Rare book at Ascot Park
It cost just $10 on Trade Me, but to Tengaepu o te Rangi Tararo it’s a book worth much more than that.
It’s a version of John Bunyan’s The Pilgrim’s Progress, written in Cook Islands Maori and published in England in 1892 for use in Sunday schools and religious classes. ‘‘It’s priceless. ‘‘It’s part of our history. ‘‘I’m delighted by it,’’ he said, after daughter Dorothy Hosking presented it to him.
She found it on the auction website.
Hosking had it restored by Akatarawa bookbinder Bill Tito, who also said the book was remarkable.
‘‘It’s the first time I’ve seen anything like this in the Cook Islands language,’’ Tito said.
‘‘It’s nice to be able to restore a book like this. There’s a real good feel factor about it.’’
Te Tere o te Tuitarere was published by the Religious Tract Society, in conjunction with the London Missionary Society, for distribution throughout the Cook Islands.
The Pilgrim’s Progress was first published in 1678, and was begun while Bunyan was in jail for breaches of religious law.
It has been translated into more than 200 languages.
Tararo, of Ascot Park, was born on the island of Mauke in the Cook Islands in 1931.
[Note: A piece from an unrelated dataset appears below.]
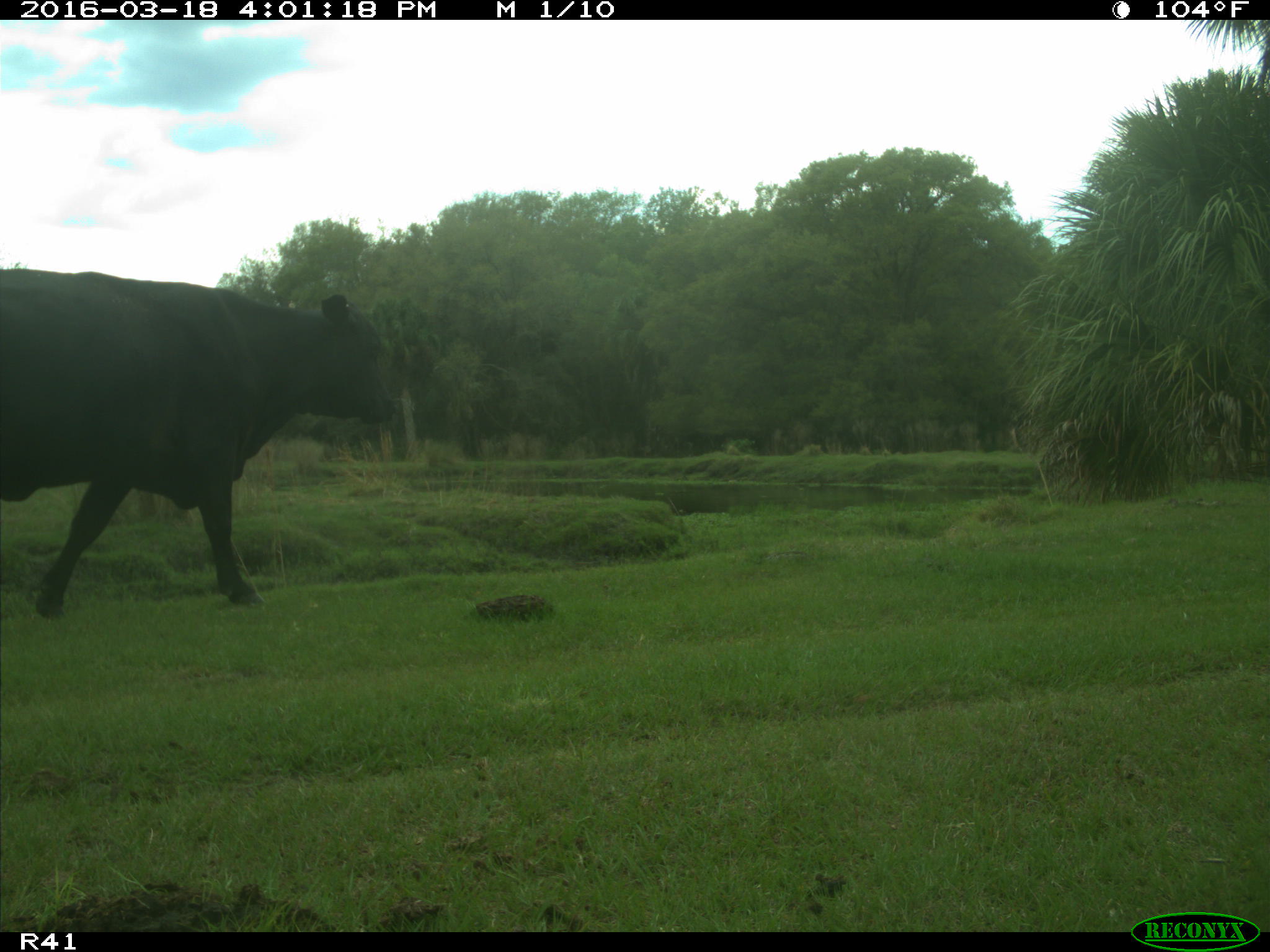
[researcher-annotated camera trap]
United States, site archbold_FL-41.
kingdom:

He said that as a Presbyterian he did not get to spend too much time at Sunday school in his youth.
‘‘I only had three years at school. I was not well in my younger days,’’ Tararo said. ‘‘We had no doctors on Mauke and a lot of my generation died young because of it.’’
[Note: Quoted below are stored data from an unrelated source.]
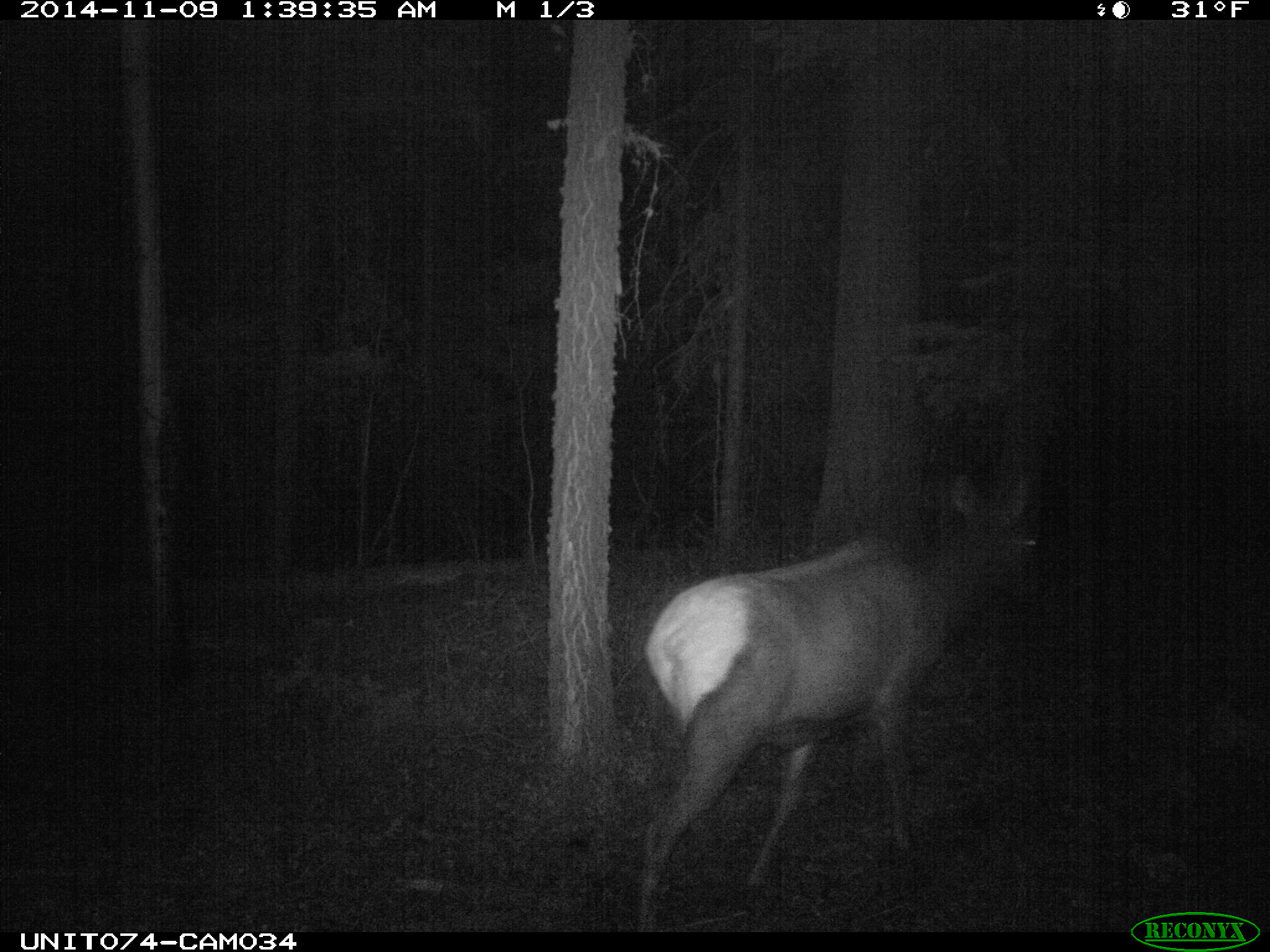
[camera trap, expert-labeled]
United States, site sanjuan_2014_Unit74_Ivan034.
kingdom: Animalia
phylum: Chordata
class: Mammalia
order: Artiodactyla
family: Cervidae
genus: Cervus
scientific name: Cervus elaphus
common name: red deer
Cervus elaphus (red deer).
When he arrived in New Zealand in 1961, he left about 1000 people living on Mauke.
‘‘ There’s only about 300 there now,’’ he said.
Reading the unusual book in his own language had forced him to think about the island life he reluctantly left behind all those years ago.
He wants his daughter to make the decision about what eventually happens to the book.
‘‘She gave it to me, so I’ll leave it to her to see whether it stays in the family.’’
Remarkable progress: Tengaepu o te Rangi Tararo with his Cook Islands version of The Pilgrim’s Progress, published in 1892.